▶ _DATASET RECORDS_
(begin)

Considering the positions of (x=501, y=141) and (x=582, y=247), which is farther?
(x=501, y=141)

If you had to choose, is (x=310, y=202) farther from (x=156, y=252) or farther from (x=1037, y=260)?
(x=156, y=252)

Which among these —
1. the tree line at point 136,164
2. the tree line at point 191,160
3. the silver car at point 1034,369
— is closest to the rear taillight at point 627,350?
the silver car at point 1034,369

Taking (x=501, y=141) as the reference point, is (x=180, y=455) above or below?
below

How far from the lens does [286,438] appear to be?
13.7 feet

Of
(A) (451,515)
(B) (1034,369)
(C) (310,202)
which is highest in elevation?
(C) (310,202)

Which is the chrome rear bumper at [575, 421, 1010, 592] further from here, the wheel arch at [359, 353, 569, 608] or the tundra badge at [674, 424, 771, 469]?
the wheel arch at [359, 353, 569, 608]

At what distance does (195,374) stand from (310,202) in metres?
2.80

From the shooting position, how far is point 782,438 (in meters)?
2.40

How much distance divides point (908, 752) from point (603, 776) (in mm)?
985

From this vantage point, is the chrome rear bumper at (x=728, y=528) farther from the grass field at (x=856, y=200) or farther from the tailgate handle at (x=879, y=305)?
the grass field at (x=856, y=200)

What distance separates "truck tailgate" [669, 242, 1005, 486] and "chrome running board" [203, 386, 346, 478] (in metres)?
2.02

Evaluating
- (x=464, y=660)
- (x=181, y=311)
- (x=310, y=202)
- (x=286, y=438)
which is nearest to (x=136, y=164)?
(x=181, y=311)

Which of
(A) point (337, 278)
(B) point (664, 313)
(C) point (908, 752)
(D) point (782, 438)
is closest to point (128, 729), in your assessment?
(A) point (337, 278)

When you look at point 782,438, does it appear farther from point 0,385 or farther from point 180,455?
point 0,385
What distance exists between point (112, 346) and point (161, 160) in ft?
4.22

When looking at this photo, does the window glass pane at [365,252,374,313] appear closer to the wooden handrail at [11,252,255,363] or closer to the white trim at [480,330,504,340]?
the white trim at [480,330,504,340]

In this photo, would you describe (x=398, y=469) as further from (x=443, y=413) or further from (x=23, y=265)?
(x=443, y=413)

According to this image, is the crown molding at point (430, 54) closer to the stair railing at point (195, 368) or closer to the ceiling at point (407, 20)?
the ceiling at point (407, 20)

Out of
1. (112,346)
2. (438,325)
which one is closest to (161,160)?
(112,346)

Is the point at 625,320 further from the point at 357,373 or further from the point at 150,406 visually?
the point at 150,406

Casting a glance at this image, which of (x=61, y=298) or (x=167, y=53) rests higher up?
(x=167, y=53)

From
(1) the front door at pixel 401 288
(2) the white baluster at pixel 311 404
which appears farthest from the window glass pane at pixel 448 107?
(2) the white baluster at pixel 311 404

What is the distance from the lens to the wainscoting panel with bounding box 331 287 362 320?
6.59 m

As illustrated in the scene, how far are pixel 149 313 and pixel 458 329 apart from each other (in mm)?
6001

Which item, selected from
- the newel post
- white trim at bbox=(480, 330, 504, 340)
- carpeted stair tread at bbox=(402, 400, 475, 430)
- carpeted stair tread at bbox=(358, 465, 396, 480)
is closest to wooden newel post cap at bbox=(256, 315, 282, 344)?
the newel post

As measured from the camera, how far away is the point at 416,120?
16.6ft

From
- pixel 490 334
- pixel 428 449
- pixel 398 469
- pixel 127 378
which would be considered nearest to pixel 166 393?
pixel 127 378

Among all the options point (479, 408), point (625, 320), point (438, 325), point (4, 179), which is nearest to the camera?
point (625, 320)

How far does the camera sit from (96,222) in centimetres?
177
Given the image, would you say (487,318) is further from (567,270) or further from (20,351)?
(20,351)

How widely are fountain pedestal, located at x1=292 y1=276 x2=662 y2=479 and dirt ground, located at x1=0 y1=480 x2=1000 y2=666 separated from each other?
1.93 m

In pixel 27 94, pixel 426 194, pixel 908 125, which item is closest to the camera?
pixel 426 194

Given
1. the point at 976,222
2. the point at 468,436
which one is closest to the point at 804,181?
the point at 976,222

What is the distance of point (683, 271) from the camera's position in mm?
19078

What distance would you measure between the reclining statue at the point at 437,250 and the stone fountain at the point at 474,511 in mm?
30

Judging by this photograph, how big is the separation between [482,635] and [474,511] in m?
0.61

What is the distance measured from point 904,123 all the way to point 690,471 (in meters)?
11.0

(end)

▶ _EXERCISE_
Reproduce the records word for word.

▶ _OUTPUT FOR THIS EXERCISE_
Considering the positions of (x=501, y=141) and (x=582, y=247), which is farther?
(x=501, y=141)

If you had to choose, is (x=310, y=202) farther from (x=156, y=252) or farther from (x=1037, y=260)?
(x=156, y=252)

Which among these —
1. the tree line at point 136,164
2. the tree line at point 191,160
3. the silver car at point 1034,369
— is closest to the rear taillight at point 627,350?
the silver car at point 1034,369

Taking (x=501, y=141) as the reference point, is (x=180, y=455) above or below?
below

How far from the lens does [286,438] appear to be?
13.7 feet

Of
(A) (451,515)
(B) (1034,369)
(C) (310,202)
which is highest in elevation?
(C) (310,202)

Which is the chrome rear bumper at [575, 421, 1010, 592] further from here, the wheel arch at [359, 353, 569, 608] or the tundra badge at [674, 424, 771, 469]?
the wheel arch at [359, 353, 569, 608]

At what distance does (195,374) stand from (310,202) in metres?
2.80

From the shooting position, how far is point 782,438 (in meters)?
2.40

How much distance divides point (908, 752) from point (603, 776) (in mm)?
985

From this vantage point, is the chrome rear bumper at (x=728, y=528) farther from the grass field at (x=856, y=200) or farther from the tailgate handle at (x=879, y=305)?
the grass field at (x=856, y=200)

What distance separates "truck tailgate" [669, 242, 1005, 486] and "chrome running board" [203, 386, 346, 478] (in metres)?
2.02

Evaluating
- (x=464, y=660)
- (x=181, y=311)
- (x=310, y=202)
- (x=286, y=438)
which is nearest to (x=136, y=164)?
(x=181, y=311)

Which of
(A) point (337, 278)
(B) point (664, 313)
(C) point (908, 752)
(D) point (782, 438)
is closest to point (128, 729), in your assessment?
(A) point (337, 278)

When you look at point 782,438, does it appear farther from point 0,385 or farther from point 180,455?
point 0,385
What distance exists between point (112, 346) and point (161, 160) in ft?
4.22

When looking at this photo, does the window glass pane at [365,252,374,313] appear closer to the wooden handrail at [11,252,255,363] or closer to the white trim at [480,330,504,340]?
the white trim at [480,330,504,340]

In this photo, would you describe (x=398, y=469) as further from (x=443, y=413) or further from (x=23, y=265)?
(x=443, y=413)

According to this image, is the crown molding at point (430, 54) closer to the stair railing at point (195, 368) or closer to the ceiling at point (407, 20)?
the ceiling at point (407, 20)

Out of
1. (112,346)
2. (438,325)
which one is closest to (161,160)?
(112,346)

Is the point at 625,320 further from the point at 357,373 or further from the point at 150,406 visually?
the point at 150,406

Casting a glance at this image, which of (x=61, y=298) or (x=167, y=53) rests higher up?
(x=167, y=53)

From
(1) the front door at pixel 401 288
(2) the white baluster at pixel 311 404
which appears farthest from the window glass pane at pixel 448 107?
(2) the white baluster at pixel 311 404

What is the distance from the lens to the wainscoting panel with bounding box 331 287 362 320?
6.59 m

As illustrated in the scene, how far are pixel 149 313 and pixel 458 329 apart from each other (in mm)?
6001

Which item, selected from
- the newel post
- white trim at bbox=(480, 330, 504, 340)
- carpeted stair tread at bbox=(402, 400, 475, 430)
- carpeted stair tread at bbox=(358, 465, 396, 480)
is closest to wooden newel post cap at bbox=(256, 315, 282, 344)?
the newel post

As measured from the camera, how far away is the point at 416,120?
16.6ft

From
- pixel 490 334
- pixel 428 449
- pixel 398 469
- pixel 127 378
which would be considered nearest to pixel 166 393?
pixel 127 378

Among all the options point (479, 408), point (625, 320), point (438, 325), point (4, 179), which is nearest to the camera?
point (625, 320)

How far does the camera sit from (96,222) in centimetres?
177
Given the image, would you say (487,318) is further from (567,270) or further from (20,351)?
(20,351)

How widely are fountain pedestal, located at x1=292 y1=276 x2=662 y2=479 and dirt ground, located at x1=0 y1=480 x2=1000 y2=666 separated from each other?
1.93 m

In pixel 27 94, pixel 426 194, pixel 908 125, which item is closest to the camera?
pixel 426 194

Given
1. the point at 976,222
2. the point at 468,436
which one is closest to the point at 804,181?
the point at 976,222

What is the distance of point (683, 271) from the camera's position in mm?
19078

What distance would you measure between the reclining statue at the point at 437,250 and the stone fountain at the point at 474,511 in mm?
30

Judging by this photograph, how big is the separation between [482,635] and [474,511] in m?
0.61

What is the distance measured from point 904,123 all the way to point 690,471 (in meters)?
11.0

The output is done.